— WHAT YOU ARE ASKED TO DO —
Restate every line of the material that follows, word for word.

Top of DATA SUPPLIED

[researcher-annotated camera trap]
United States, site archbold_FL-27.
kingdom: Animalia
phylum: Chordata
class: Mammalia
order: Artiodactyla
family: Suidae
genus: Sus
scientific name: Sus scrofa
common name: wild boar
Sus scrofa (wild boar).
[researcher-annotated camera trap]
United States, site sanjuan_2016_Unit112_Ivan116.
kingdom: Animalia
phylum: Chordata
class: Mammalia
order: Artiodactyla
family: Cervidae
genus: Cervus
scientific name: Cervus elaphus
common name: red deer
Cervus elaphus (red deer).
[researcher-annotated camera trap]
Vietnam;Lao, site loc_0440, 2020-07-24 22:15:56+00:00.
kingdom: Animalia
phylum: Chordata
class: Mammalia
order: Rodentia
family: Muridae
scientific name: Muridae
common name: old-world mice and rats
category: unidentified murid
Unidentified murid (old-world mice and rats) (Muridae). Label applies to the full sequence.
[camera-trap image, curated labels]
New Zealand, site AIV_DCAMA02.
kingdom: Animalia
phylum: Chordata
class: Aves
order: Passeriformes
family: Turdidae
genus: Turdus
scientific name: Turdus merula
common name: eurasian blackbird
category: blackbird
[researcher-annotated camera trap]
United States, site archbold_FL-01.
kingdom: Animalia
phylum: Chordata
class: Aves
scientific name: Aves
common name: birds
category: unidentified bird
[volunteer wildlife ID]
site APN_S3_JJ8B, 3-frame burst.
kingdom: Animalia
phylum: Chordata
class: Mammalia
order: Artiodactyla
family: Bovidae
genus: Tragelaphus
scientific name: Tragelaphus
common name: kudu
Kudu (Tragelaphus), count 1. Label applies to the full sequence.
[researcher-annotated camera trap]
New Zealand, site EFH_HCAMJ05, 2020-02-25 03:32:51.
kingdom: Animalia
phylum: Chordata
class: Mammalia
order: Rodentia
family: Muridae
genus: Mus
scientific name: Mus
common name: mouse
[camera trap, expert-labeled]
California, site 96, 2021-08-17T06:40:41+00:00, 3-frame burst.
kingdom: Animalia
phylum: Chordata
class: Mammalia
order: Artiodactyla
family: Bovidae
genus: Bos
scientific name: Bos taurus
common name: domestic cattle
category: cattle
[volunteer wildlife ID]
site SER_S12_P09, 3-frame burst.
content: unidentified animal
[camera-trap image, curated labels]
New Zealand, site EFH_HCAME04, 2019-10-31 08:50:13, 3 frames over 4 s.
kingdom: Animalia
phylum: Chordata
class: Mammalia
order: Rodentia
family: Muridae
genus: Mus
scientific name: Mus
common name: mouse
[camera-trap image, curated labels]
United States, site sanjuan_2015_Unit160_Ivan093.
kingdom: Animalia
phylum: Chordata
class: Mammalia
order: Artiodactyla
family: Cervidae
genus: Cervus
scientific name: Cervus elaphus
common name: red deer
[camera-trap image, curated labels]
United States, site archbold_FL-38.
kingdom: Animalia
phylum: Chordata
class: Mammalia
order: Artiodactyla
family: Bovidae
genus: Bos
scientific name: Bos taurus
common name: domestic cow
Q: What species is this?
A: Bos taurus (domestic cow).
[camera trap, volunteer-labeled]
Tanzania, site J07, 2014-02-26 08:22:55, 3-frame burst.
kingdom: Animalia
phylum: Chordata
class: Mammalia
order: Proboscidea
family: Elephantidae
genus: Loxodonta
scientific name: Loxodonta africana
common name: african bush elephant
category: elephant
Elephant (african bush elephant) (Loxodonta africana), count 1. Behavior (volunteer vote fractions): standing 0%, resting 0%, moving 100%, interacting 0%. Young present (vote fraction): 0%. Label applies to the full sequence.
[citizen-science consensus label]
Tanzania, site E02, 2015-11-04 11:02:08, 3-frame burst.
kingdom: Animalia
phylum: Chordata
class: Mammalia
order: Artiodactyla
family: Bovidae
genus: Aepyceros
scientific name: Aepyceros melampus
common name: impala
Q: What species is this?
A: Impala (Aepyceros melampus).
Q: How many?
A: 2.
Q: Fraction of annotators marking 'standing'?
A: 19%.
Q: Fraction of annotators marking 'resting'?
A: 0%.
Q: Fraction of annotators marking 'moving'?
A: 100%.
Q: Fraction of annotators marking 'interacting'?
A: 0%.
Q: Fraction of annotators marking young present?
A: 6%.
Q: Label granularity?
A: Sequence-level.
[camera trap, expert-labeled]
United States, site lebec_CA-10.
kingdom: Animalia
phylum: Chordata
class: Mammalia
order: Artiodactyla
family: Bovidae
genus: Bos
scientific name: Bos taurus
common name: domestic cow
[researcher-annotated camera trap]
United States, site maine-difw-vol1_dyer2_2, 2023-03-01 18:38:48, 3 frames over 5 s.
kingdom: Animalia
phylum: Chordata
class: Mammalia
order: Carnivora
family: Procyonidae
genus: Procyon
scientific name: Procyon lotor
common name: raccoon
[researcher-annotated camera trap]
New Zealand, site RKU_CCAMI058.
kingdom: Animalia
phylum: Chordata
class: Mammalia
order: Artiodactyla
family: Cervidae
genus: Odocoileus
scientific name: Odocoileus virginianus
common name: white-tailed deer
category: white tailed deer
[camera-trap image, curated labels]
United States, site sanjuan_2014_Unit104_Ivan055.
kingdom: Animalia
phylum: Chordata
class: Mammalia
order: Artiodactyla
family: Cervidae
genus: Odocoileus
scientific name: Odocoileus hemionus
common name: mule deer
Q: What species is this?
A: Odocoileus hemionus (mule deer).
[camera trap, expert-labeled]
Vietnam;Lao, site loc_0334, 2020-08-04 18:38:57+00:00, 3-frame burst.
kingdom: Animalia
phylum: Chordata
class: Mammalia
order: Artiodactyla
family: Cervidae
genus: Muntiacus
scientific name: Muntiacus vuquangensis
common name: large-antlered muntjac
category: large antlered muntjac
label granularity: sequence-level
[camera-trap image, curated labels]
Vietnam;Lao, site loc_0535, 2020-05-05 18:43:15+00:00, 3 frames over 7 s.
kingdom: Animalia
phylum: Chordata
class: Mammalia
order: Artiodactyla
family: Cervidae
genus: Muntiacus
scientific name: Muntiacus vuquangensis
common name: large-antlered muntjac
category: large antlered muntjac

Bottom of DATA SUPPLIED

— EXPECTED ANSWER —
[researcher-annotated camera trap]
United States, site archbold_FL-27.
kingdom: Animalia
phylum: Chordata
class: Mammalia
order: Artiodactyla
family: Suidae
genus: Sus
scientific name: Sus scrofa
common name: wild boar
Sus scrofa (wild boar).
[researcher-annotated camera trap]
United States, site sanjuan_2016_Unit112_Ivan116.
kingdom: Animalia
phylum: Chordata
class: Mammalia
order: Artiodactyla
family: Cervidae
genus: Cervus
scientific name: Cervus elaphus
common name: red deer
Cervus elaphus (red deer).
[researcher-annotated camera trap]
Vietnam;Lao, site loc_0440, 2020-07-24 22:15:56+00:00.
kingdom: Animalia
phylum: Chordata
class: Mammalia
order: Rodentia
family: Muridae
scientific name: Muridae
common name: old-world mice and rats
category: unidentified murid
Unidentified murid (old-world mice and rats) (Muridae). Label applies to the full sequence.
[camera-trap image, curated labels]
New Zealand, site AIV_DCAMA02.
kingdom: Animalia
phylum: Chordata
class: Aves
order: Passeriformes
family: Turdidae
genus: Turdus
scientific name: Turdus merula
common name: eurasian blackbird
category: blackbird
[researcher-annotated camera trap]
United States, site archbold_FL-01.
kingdom: Animalia
phylum: Chordata
class: Aves
scientific name: Aves
common name: birds
category: unidentified bird
[volunteer wildlife ID]
site APN_S3_JJ8B, 3-frame burst.
kingdom: Animalia
phylum: Chordata
class: Mammalia
order: Artiodactyla
family: Bovidae
genus: Tragelaphus
scientific name: Tragelaphus
common name: kudu
Kudu (Tragelaphus), count 1. Label applies to the full sequence.
[researcher-annotated camera trap]
New Zealand, site EFH_HCAMJ05, 2020-02-25 03:32:51.
kingdom: Animalia
phylum: Chordata
class: Mammalia
order: Rodentia
family: Muridae
genus: Mus
scientific name: Mus
common name: mouse
[camera trap, expert-labeled]
California, site 96, 2021-08-17T06:40:41+00:00, 3-frame burst.
kingdom: Animalia
phylum: Chordata
class: Mammalia
order: Artiodactyla
family: Bovidae
genus: Bos
scientific name: Bos taurus
common name: domestic cattle
category: cattle
[volunteer wildlife ID]
site SER_S12_P09, 3-frame burst.
content: unidentified animal
[camera-trap image, curated labels]
New Zealand, site EFH_HCAME04, 2019-10-31 08:50:13, 3 frames over 4 s.
kingdom: Animalia
phylum: Chordata
class: Mammalia
order: Rodentia
family: Muridae
genus: Mus
scientific name: Mus
common name: mouse
[camera-trap image, curated labels]
United States, site sanjuan_2015_Unit160_Ivan093.
kingdom: Animalia
phylum: Chordata
class: Mammalia
order: Artiodactyla
family: Cervidae
genus: Cervus
scientific name: Cervus elaphus
common name: red deer
[camera-trap image, curated labels]
United States, site archbold_FL-38.
kingdom: Animalia
phylum: Chordata
class: Mammalia
order: Artiodactyla
family: Bovidae
genus: Bos
scientific name: Bos taurus
common name: domestic cow
Q: What species is this?
A: Bos taurus (domestic cow).
[camera trap, volunteer-labeled]
Tanzania, site J07, 2014-02-26 08:22:55, 3-frame burst.
kingdom: Animalia
phylum: Chordata
class: Mammalia
order: Proboscidea
family: Elephantidae
genus: Loxodonta
scientific name: Loxodonta africana
common name: african bush elephant
category: elephant
Elephant (african bush elephant) (Loxodonta africana), count 1. Behavior (volunteer vote fractions): standing 0%, resting 0%, moving 100%, interacting 0%. Young present (vote fraction): 0%. Label applies to the full sequence.
[citizen-science consensus label]
Tanzania, site E02, 2015-11-04 11:02:08, 3-frame burst.
kingdom: Animalia
phylum: Chordata
class: Mammalia
order: Artiodactyla
family: Bovidae
genus: Aepyceros
scientific name: Aepyceros melampus
common name: impala
Q: What species is this?
A: Impala (Aepyceros melampus).
Q: How many?
A: 2.
Q: Fraction of annotators marking 'standing'?
A: 19%.
Q: Fraction of annotators marking 'resting'?
A: 0%.
Q: Fraction of annotators marking 'moving'?
A: 100%.
Q: Fraction of annotators marking 'interacting'?
A: 0%.
Q: Fraction of annotators marking young present?
A: 6%.
Q: Label granularity?
A: Sequence-level.
[camera trap, expert-labeled]
United States, site lebec_CA-10.
kingdom: Animalia
phylum: Chordata
class: Mammalia
order: Artiodactyla
family: Bovidae
genus: Bos
scientific name: Bos taurus
common name: domestic cow
[researcher-annotated camera trap]
United States, site maine-difw-vol1_dyer2_2, 2023-03-01 18:38:48, 3 frames over 5 s.
kingdom: Animalia
phylum: Chordata
class: Mammalia
order: Carnivora
family: Procyonidae
genus: Procyon
scientific name: Procyon lotor
common name: raccoon
[researcher-annotated camera trap]
New Zealand, site RKU_CCAMI058.
kingdom: Animalia
phylum: Chordata
class: Mammalia
order: Artiodactyla
family: Cervidae
genus: Odocoileus
scientific name: Odocoileus virginianus
common name: white-tailed deer
category: white tailed deer
[camera-trap image, curated labels]
United States, site sanjuan_2014_Unit104_Ivan055.
kingdom: Animalia
phylum: Chordata
class: Mammalia
order: Artiodactyla
family: Cervidae
genus: Odocoileus
scientific name: Odocoileus hemionus
common name: mule deer
Q: What species is this?
A: Odocoileus hemionus (mule deer).
[camera trap, expert-labeled]
Vietnam;Lao, site loc_0334, 2020-08-04 18:38:57+00:00, 3-frame burst.
kingdom: Animalia
phylum: Chordata
class: Mammalia
order: Artiodactyla
family: Cervidae
genus: Muntiacus
scientific name: Muntiacus vuquangensis
common name: large-antlered muntjac
category: large antlered muntjac
label granularity: sequence-level
[camera-trap image, curated labels]
Vietnam;Lao, site loc_0535, 2020-05-05 18:43:15+00:00, 3 frames over 7 s.
kingdom: Animalia
phylum: Chordata
class: Mammalia
order: Artiodactyla
family: Cervidae
genus: Muntiacus
scientific name: Muntiacus vuquangensis
common name: large-antlered muntjac
category: large antlered muntjac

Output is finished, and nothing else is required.